··· MATERIAL PROVIDED ···
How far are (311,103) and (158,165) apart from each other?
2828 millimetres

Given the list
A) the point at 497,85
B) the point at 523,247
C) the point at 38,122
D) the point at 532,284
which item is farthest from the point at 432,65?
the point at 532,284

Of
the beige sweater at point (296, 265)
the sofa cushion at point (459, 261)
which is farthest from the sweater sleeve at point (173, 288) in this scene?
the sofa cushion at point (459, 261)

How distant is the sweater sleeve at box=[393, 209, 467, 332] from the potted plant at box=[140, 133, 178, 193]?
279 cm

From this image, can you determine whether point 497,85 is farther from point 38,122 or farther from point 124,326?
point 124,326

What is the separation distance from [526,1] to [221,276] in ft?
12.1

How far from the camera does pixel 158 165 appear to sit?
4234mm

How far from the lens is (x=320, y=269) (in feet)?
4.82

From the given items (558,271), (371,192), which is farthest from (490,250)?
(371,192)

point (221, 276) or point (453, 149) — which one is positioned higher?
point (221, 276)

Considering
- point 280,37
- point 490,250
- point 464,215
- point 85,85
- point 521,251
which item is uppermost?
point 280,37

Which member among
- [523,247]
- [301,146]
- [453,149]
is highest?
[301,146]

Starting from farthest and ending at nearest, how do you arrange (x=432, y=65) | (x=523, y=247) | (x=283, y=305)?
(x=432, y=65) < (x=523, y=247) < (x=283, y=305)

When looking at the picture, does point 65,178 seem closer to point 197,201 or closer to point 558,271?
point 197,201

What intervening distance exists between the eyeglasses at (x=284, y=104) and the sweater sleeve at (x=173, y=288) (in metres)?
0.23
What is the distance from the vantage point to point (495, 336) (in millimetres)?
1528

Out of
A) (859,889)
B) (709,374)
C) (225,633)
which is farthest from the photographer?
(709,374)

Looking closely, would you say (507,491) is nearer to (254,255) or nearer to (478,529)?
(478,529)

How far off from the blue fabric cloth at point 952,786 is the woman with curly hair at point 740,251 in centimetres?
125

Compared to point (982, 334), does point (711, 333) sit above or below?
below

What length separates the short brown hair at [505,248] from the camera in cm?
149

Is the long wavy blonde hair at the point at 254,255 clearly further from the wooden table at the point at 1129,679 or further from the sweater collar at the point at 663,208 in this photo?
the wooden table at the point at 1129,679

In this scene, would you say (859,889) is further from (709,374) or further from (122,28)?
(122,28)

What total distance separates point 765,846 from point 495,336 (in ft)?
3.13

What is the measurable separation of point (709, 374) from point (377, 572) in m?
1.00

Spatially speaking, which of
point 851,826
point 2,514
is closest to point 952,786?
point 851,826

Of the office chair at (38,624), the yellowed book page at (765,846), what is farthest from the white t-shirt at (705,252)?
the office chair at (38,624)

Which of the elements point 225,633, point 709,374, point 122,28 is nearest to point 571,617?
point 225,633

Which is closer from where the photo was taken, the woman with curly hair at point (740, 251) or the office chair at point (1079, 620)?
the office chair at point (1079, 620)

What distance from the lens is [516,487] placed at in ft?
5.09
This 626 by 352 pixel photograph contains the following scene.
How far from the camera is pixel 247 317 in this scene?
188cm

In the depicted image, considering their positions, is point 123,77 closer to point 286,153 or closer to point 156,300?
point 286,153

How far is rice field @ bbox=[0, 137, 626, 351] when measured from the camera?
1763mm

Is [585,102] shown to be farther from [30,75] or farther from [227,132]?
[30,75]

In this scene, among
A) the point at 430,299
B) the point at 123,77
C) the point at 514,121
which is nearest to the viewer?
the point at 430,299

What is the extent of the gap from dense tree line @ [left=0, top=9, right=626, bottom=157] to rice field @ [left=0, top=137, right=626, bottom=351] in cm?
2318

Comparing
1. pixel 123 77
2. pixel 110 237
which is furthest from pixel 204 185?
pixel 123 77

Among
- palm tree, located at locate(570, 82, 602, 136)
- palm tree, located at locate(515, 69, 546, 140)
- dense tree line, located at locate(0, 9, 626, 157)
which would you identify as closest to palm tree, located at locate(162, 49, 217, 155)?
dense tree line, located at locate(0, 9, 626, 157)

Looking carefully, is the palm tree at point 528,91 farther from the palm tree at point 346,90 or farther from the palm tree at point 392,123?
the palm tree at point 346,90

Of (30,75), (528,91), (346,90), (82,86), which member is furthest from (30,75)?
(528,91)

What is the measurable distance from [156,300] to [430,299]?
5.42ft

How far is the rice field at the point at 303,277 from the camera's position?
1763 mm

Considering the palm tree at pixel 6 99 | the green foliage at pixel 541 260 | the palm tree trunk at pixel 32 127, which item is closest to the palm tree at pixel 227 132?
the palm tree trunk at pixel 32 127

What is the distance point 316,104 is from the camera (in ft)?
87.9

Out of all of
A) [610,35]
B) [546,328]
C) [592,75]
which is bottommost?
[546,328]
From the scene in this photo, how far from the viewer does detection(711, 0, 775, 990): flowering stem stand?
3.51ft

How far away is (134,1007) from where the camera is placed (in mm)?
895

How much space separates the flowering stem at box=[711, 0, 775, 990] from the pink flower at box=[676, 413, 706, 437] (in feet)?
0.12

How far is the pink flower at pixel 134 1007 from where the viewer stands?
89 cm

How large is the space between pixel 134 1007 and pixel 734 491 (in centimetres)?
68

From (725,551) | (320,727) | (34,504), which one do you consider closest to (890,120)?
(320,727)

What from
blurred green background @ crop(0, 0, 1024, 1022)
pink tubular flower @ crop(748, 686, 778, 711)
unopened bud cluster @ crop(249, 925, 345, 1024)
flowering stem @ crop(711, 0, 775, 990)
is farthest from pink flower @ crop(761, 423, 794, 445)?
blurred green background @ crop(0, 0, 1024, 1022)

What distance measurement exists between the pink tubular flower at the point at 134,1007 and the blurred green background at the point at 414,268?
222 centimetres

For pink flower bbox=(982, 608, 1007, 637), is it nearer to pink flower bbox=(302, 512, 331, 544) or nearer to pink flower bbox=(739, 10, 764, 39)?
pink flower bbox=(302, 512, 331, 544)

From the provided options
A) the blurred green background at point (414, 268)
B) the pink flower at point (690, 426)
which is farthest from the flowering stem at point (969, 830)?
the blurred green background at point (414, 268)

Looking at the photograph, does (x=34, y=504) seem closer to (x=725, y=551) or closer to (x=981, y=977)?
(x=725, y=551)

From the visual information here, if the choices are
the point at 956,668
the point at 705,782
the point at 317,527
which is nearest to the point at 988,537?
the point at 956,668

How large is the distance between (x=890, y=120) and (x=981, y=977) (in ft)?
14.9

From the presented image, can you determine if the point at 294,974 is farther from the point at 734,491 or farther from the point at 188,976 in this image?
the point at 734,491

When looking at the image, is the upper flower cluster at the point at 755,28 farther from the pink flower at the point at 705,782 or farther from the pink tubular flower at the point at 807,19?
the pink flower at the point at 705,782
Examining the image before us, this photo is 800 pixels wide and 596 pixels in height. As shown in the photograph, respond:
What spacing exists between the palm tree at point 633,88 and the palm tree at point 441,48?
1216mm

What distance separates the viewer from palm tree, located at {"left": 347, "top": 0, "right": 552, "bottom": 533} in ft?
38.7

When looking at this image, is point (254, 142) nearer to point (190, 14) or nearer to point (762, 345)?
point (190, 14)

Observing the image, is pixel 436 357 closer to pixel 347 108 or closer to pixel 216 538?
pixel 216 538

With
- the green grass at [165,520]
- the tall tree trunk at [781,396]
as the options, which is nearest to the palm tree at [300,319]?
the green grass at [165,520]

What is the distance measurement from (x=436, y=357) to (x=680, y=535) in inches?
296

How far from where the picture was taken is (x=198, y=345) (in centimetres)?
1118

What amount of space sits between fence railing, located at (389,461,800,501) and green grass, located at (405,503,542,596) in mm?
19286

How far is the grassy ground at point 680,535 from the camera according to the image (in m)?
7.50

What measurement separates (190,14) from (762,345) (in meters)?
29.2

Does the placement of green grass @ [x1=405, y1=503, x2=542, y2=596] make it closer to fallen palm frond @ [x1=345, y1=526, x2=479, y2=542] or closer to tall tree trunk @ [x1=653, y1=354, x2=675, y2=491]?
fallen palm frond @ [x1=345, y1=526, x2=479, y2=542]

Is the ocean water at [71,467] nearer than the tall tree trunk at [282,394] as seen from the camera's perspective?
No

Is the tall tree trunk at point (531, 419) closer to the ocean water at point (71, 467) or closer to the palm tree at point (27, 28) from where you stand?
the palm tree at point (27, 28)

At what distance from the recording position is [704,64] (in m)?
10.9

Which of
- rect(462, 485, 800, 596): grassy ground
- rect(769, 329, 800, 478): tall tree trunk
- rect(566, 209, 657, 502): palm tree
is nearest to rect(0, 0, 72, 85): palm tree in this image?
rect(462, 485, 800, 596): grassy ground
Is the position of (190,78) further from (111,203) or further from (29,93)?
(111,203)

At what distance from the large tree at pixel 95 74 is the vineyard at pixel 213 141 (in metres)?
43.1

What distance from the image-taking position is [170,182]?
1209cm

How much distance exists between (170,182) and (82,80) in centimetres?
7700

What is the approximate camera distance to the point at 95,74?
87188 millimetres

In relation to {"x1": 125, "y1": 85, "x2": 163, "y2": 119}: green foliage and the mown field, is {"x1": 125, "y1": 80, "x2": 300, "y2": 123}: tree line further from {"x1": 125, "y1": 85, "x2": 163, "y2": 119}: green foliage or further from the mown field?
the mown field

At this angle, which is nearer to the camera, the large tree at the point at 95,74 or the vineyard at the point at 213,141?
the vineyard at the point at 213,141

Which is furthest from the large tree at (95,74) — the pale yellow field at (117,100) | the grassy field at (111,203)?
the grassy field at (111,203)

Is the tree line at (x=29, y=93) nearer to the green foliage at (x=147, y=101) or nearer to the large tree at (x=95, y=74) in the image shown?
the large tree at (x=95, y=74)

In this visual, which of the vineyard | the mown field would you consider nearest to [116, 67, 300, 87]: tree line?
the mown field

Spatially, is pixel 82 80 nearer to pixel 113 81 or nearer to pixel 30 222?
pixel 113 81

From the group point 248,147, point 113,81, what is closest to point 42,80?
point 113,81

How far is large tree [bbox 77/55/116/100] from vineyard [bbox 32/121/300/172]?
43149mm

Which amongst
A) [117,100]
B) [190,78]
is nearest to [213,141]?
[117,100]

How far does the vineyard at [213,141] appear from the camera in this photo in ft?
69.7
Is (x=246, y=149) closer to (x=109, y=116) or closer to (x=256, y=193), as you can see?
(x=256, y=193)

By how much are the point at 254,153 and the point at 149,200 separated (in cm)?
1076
···
EXERCISE INSTRUCTIONS: Switch "apart from each other" to "from one another" in the lines that run from the start of the records through the line containing "2828 millimetres", and give those lines again with nothing else changed.

CORRECT ANSWER:
How far are (311,103) and (158,165) from one another?
2828 millimetres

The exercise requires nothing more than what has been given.